Work instruction
Should any entry seem unclear, still set it down exactly as given, along with all the others.

── Excerpted records ──

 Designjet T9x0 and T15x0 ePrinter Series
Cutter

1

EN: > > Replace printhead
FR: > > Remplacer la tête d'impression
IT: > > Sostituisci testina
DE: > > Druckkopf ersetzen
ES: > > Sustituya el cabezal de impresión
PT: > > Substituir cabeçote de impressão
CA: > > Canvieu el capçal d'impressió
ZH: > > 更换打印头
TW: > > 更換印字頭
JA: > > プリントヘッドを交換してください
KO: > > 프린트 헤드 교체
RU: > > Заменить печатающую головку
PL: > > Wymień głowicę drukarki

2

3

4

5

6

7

───

Output for this exercise
 Designjet T9x0 and T15x0 ePrinter Series
Cutter

1

EN: > > Replace printhead
FR: > > Remplacer la tête d'impression
IT: > > Sostituisci testina
DE: > > Druckkopf ersetzen
ES: > > Sustituya el cabezal de impresión
PT: > > Substituir cabeçote de impressão
CA: > > Canvieu el capçal d'impressió
ZH: > > 更换打印头
TW: > > 更換印字頭
JA: > > プリントヘッドを交換してください
KO: > > 프린트 헤드 교체
RU: > > Заменить печатающую головку
PL: > > Wymień głowicę drukarki

2

3

4

5

6

7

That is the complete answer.